現在の片男波部屋が5部屋目で4つ目のしこ名という苦労人であり、異色の経歴だが、この日の会見では「いろんな部屋を渡り歩いて、5人の師匠から、いろんなことを教えてもらえた」ときっぱり。多くの技術や考えに触れ、成長できたことを昇進の理由に挙げた。

実姉のミシェルさんが、部屋の兄弟子で付け人を務めていた前頭玉鷲の夫人とあって「義兄弟関取」の誕生ともなった。その玉鷲は38歳の現在も、関取衆最年長ながら幕内上位で、まさに衰え知らずに活躍している。

3月6日が誕生日で、春場所の時には30歳となる玉正鳳は「関取(玉鷲)を見ていると『まだまだ30歳』と思える。上がるのが遅かった分、長くやりたい。十両に上がったからには幕内を目指したい。幕内で関取と一緒に土俵入りしたい」と、まだまだ上を目指す決意だ。

東幕下筆頭だった初場所では、3勝1敗から2連敗後、3勝3敗で迎えた千秋楽で、幕内経験も豊富な十両照強との“入れ替え戦”に勝って、新十両の座をつかんだ。

片男波親方は「3勝3敗になった後、4日間も空いたけど、その間も緊張している様子はなかった。すごいなと思った。『鈍感力』というか。プレッシャーに強い」と称賛。

もともと玉正鳳というしこ名は「正しく生きてほしい」(片男波親方)という意味で名付けられた。応援してくれる人への感謝を忘れないことを第1とし、精神力が鍛えられてきた。

189センチ、119キロと、長身ながら細身だけに「あと10キロは体重を増やして、次の場所は勝ち越しを目指したい」と話した。片男波部屋の所属力士は4人で、これでうち2人が関取となり、片男波親方は「付け人不足。うれしい悲鳴です」と、苦笑しつつ、今後の対応を考えていくという。
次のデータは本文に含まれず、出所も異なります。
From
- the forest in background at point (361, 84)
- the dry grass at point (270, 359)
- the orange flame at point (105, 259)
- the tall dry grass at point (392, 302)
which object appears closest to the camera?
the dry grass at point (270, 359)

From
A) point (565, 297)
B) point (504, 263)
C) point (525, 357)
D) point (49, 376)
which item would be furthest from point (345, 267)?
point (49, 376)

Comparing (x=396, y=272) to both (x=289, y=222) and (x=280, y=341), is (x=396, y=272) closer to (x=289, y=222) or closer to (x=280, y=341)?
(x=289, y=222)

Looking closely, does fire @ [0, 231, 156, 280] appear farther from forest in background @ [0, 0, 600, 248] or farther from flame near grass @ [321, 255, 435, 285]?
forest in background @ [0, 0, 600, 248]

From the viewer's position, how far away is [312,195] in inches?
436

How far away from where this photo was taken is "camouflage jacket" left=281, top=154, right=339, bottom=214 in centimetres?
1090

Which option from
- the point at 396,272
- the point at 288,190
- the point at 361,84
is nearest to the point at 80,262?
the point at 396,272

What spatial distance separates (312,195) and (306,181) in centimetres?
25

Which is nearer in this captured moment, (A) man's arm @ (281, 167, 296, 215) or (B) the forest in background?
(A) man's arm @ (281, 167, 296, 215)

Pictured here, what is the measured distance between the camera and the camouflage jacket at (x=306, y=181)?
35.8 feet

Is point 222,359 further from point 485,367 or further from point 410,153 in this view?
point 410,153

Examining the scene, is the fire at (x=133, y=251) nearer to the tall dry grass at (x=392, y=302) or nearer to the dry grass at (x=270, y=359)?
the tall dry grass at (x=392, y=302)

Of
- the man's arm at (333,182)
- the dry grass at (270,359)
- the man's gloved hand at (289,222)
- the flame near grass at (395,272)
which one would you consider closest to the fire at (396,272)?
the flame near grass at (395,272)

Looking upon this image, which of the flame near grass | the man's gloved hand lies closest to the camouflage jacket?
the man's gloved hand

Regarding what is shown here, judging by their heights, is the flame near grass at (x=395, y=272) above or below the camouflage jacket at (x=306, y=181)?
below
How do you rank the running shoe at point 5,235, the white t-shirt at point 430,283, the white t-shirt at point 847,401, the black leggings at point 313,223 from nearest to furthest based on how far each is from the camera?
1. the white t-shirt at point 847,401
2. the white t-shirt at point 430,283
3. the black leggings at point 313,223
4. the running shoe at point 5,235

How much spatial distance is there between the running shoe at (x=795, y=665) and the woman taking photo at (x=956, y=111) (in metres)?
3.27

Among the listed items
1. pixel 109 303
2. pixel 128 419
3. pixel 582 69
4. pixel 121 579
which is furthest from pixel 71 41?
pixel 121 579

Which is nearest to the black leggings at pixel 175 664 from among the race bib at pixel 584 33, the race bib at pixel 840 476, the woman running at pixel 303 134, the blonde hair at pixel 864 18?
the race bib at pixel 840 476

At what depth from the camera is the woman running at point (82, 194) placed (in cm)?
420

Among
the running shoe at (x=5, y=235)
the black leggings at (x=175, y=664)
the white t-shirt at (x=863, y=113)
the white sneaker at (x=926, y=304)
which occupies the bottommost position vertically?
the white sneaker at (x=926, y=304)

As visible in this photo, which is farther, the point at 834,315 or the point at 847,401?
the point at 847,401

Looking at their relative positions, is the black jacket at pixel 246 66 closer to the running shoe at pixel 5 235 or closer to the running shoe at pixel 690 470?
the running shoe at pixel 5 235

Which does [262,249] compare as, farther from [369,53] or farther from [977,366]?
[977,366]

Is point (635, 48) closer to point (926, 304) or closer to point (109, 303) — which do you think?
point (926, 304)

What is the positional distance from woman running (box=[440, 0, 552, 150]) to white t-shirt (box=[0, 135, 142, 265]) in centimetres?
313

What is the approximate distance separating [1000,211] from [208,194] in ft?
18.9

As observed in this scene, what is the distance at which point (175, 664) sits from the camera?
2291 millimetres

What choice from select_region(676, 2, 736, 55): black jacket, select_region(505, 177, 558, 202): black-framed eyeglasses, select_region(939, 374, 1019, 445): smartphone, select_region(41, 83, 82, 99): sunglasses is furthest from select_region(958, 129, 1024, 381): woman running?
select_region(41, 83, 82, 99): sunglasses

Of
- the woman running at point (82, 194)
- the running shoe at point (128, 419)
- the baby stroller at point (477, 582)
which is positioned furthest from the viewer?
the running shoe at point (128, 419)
当の玉正鳳は「若い衆が長かったので、付け人の仕事は分かっています。自分でできますよ」と、異色の付け人なしも構わない様子。それ以上に「白まわしを着けて稽古。化粧まわしに大銀杏(おおいちょう)…。関取になるのが楽しみです」と、これから訪れる、あこがれ続けていた姿を想像し、最後まで笑顔が途切れなかった。